* [EXERCISE INPUTS]:

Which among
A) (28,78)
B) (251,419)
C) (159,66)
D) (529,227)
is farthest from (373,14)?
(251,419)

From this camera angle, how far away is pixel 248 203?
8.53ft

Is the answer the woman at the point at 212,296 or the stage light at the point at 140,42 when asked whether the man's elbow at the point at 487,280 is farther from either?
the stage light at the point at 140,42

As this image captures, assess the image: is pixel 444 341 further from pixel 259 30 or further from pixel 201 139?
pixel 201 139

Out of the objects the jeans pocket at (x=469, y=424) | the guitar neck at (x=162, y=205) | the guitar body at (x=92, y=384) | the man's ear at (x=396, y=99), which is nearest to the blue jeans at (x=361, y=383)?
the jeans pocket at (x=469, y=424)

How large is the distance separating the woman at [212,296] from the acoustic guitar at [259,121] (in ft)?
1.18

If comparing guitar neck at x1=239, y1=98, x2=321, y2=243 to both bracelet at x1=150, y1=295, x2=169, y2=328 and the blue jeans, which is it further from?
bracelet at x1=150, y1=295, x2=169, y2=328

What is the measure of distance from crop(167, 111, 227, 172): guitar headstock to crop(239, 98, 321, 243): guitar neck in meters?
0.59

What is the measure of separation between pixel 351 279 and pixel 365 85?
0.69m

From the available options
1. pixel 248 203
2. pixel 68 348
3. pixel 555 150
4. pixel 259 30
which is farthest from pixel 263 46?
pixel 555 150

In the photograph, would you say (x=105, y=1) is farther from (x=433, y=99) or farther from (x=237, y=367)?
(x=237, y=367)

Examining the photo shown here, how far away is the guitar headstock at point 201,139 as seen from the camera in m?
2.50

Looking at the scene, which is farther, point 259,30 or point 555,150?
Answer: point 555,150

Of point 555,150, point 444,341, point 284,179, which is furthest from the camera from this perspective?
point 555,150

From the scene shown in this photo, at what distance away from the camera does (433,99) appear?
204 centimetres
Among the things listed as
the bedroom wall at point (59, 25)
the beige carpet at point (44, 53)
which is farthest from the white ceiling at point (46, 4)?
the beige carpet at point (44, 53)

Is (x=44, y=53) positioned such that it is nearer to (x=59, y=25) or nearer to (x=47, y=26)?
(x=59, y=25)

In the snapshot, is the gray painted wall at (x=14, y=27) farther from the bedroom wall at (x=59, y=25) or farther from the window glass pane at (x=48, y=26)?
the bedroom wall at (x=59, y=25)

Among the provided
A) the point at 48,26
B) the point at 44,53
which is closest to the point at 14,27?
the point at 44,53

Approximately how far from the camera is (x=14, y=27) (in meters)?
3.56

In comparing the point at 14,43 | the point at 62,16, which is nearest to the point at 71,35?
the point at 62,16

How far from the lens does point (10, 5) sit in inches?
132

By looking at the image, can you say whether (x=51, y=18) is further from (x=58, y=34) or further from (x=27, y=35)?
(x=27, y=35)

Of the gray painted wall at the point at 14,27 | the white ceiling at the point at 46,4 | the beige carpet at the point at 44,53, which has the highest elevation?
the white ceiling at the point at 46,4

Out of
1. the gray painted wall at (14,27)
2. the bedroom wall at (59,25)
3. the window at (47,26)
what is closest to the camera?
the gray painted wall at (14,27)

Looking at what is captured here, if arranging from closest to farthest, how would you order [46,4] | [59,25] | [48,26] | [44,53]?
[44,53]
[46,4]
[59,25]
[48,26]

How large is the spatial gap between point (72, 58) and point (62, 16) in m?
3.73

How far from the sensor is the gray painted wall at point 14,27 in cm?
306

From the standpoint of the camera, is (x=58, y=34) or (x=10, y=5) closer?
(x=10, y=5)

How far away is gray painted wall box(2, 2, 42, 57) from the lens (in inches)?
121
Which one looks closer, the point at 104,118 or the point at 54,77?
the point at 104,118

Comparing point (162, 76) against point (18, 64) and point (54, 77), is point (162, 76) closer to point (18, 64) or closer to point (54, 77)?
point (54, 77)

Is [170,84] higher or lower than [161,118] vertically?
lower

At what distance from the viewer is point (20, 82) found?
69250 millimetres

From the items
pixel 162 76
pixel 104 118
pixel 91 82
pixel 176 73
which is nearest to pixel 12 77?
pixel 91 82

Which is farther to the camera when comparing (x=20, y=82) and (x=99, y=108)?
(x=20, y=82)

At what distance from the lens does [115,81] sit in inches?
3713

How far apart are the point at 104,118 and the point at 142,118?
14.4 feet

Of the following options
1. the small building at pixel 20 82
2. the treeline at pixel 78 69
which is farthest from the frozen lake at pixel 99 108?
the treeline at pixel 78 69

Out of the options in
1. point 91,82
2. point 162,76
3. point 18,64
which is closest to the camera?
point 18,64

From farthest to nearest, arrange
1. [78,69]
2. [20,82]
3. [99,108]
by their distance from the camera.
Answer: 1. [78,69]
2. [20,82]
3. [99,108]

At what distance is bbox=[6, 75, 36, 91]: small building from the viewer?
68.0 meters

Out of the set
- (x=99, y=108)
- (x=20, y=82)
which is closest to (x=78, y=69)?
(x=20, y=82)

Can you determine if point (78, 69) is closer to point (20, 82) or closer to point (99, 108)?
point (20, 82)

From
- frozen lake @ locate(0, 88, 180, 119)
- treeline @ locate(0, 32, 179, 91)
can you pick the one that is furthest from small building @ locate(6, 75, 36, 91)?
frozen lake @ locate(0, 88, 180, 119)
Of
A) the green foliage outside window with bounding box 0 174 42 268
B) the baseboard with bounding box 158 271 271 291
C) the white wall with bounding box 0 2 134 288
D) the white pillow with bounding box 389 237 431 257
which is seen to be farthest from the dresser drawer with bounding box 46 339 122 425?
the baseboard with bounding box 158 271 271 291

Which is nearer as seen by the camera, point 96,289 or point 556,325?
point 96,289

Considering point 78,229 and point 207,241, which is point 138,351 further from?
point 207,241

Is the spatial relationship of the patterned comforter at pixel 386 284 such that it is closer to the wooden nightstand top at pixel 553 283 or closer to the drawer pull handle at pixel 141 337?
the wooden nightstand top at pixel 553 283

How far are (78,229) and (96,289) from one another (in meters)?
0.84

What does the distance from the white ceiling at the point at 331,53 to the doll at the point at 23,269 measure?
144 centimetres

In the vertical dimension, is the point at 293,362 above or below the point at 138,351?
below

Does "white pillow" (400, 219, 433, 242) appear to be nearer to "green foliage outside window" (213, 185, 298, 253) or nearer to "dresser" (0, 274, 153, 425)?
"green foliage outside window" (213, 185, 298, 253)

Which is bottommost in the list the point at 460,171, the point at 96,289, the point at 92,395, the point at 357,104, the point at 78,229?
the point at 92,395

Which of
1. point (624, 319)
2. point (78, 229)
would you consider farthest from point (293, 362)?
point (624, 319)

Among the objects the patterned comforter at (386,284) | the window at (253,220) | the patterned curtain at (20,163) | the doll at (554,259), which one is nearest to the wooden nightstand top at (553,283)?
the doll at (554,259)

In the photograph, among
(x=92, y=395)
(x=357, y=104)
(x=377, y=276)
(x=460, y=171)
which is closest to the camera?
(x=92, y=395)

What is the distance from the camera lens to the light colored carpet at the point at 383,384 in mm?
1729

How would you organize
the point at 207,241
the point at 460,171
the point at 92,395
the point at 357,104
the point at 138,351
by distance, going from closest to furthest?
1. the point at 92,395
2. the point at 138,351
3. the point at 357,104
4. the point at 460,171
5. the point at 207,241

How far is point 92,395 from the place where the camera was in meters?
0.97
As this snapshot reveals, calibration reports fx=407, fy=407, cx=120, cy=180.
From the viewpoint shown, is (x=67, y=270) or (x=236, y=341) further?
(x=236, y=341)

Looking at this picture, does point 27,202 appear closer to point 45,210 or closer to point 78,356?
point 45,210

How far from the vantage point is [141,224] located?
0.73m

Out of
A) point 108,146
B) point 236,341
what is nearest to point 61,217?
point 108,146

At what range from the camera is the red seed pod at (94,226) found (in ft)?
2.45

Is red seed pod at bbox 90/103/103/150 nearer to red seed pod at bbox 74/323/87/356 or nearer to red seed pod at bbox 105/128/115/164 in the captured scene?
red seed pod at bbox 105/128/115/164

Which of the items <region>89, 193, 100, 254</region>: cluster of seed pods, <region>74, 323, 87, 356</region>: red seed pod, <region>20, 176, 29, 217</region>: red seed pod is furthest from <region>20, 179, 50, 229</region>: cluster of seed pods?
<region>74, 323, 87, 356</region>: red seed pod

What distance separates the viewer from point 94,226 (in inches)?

* [TASK INSTRUCTIONS]:
Rewrite the stretch from the line containing "Which of the" through the end of the rows, replacing "viewer" with "camera" and keeping everything else the same.

* [ANSWER]:
Which of the items <region>89, 193, 100, 254</region>: cluster of seed pods, <region>74, 323, 87, 356</region>: red seed pod, <region>20, 176, 29, 217</region>: red seed pod is furthest from <region>20, 179, 50, 229</region>: cluster of seed pods?
<region>74, 323, 87, 356</region>: red seed pod

What distance separates the camera from point 94,226 (in inches)?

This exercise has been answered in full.